After a good bit of very nice canter work on Saturday, our canter work on Sunday was the best we've ever done. On the left lead, he was offering softness for long stretches, and bending well and carrying himself around the corners and around large circles. On the right lead, he still tends to invert his head and neck and pop his shoulder to the inside - essentially maintaining a left bend - but we worked hard on getting him to bend into corners and on circles to the right, and we got some good softness at various points. Now we need to get that going consistently - I need to do more massage on the left side of his neck, which tends to get tight, to help him with the bending to the right. I also need to improve my breathing and thinking light footfalls, to help him lift and engage from the hind end. And most importantly, I have to ride him the way I want him to go. But what does that mean? In this case, on his right lead, I need to continue to offer him the feel of cantering correctly with a right bend and softness. This means I have to carry myself as if that is what he were doing - so, instead of following with my own body his tendency to drop his inside shoulder and bend left, I need to position my seat, legs and shoulders as if he were bending right and offer him softness when he gets there.
This is one small example of riding the horse the way you want him to go - it has application to everything we do together and really comes down to offering the horse the feel you want, mentally and physically, and allowing the horse to find and stay in that soft spot. A part of this involves ignoring the things you don't want - if you focus on that, you've taken your eye off the ball - and focussing on offerting and getting what you do want. Easier said than done, of course . . .
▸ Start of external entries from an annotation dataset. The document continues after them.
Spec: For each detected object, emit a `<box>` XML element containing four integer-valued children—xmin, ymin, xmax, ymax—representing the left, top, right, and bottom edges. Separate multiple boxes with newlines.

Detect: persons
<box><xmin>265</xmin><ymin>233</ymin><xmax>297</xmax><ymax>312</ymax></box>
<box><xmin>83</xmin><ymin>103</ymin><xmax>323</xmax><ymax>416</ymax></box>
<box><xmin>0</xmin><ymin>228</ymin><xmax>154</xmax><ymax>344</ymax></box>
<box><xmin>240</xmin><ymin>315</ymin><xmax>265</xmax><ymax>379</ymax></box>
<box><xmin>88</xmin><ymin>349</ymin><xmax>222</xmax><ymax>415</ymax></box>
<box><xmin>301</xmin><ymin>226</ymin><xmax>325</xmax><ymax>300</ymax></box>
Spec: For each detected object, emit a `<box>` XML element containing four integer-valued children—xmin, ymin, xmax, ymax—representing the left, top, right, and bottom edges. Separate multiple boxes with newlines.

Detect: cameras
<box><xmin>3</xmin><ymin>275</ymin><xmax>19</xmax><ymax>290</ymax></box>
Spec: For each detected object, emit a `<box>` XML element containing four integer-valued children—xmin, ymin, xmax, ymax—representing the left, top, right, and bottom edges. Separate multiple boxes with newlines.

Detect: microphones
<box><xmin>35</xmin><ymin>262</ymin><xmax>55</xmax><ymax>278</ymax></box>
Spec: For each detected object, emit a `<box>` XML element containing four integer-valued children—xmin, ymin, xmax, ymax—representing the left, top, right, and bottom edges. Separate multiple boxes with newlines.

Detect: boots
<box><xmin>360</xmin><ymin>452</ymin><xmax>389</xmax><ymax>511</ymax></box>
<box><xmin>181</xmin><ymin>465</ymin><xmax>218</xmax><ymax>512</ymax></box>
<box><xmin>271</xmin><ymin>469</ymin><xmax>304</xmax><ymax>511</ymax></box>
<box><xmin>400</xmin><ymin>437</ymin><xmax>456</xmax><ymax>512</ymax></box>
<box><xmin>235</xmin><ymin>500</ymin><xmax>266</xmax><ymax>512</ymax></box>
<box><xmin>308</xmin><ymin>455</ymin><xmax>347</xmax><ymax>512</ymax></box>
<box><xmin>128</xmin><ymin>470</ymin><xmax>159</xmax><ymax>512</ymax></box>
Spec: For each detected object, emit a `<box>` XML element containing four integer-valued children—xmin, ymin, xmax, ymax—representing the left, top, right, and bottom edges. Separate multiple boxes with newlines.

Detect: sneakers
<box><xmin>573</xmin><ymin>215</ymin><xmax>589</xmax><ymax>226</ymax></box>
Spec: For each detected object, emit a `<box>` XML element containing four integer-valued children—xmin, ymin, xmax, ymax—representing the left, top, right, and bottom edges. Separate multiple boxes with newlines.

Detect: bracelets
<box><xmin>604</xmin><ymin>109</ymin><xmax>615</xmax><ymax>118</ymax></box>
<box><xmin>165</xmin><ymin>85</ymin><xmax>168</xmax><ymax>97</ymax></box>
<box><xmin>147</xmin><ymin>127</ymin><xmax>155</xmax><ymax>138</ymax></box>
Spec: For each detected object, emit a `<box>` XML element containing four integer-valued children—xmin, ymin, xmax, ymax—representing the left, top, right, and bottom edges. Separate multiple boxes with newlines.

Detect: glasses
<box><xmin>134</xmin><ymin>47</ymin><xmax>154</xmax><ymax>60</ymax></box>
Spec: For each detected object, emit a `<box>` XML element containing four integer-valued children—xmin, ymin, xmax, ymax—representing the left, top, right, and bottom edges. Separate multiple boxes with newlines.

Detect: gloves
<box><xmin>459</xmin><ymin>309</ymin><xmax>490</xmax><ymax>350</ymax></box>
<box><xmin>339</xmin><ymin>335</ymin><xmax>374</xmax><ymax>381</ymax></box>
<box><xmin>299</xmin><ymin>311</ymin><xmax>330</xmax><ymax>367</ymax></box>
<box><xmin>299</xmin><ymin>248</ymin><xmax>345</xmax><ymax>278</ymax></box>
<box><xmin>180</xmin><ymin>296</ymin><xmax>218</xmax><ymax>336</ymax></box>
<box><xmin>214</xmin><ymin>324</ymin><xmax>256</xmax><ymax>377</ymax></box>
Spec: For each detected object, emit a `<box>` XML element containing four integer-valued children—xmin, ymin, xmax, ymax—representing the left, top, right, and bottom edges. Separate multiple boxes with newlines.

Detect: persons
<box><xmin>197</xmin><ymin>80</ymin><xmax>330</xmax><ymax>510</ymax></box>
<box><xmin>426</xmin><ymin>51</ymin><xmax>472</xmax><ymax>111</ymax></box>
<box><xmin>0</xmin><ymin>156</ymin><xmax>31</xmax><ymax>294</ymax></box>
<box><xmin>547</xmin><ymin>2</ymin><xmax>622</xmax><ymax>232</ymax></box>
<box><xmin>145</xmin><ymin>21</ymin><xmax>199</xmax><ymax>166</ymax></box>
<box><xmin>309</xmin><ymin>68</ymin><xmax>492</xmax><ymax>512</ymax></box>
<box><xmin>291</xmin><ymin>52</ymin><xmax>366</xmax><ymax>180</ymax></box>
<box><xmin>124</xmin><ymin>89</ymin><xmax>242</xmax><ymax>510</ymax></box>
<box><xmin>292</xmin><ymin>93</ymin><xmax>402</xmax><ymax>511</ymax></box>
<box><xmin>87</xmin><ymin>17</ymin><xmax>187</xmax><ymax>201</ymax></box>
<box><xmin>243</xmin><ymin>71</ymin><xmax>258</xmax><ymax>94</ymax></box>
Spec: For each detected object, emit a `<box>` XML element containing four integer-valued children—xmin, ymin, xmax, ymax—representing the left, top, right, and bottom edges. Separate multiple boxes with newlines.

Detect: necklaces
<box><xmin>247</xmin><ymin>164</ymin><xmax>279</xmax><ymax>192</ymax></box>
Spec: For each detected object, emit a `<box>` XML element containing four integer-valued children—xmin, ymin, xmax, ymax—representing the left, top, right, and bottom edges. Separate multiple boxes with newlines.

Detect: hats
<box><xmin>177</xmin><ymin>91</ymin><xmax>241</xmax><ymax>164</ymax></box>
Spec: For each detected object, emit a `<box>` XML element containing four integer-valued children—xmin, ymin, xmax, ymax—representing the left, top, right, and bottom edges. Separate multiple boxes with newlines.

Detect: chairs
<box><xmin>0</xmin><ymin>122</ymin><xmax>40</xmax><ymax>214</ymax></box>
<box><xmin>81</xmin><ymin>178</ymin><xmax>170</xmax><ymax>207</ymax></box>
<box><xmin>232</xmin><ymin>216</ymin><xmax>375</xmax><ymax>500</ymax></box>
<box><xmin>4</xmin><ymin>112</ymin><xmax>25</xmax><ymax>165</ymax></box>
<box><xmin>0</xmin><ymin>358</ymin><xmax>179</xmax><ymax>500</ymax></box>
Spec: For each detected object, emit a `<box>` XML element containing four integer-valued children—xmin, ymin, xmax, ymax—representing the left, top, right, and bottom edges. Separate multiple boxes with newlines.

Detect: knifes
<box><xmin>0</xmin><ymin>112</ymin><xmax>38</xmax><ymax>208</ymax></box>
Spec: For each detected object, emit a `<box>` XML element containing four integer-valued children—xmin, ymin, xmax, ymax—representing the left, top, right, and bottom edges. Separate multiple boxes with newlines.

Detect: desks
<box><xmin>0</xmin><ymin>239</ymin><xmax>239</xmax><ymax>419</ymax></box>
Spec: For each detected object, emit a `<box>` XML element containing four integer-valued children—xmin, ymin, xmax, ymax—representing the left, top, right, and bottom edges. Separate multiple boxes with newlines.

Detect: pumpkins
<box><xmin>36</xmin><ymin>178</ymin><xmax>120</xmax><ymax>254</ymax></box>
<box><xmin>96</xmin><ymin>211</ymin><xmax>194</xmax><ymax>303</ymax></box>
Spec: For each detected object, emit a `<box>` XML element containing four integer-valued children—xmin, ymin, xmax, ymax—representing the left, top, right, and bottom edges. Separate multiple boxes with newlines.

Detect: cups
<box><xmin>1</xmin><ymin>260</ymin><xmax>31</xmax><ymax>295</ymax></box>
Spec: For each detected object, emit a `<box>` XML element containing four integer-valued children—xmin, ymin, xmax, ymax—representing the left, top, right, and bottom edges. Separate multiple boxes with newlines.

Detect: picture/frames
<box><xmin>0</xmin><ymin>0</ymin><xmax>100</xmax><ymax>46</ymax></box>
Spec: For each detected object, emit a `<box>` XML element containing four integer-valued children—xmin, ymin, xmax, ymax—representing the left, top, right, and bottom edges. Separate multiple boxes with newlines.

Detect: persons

Pie's and my warm up at walk and trot, doing small circles with good tracking up and bend, as well as some leg yield work, made a big difference to the canter work. Pie was right with me at every moment - while we were halted, resting, we did some lovely sidepass, turn on the haunches and turn on the forehand work - he was like butter and there was no hesitation - everything was soft and delightful.
We finished with some figure 8s at canter, with a simple change in the middle - he's not quite ready for a flying change but we're close, and then some sitting, collected trot serpentines. Just plain wonderful - that's my Pie!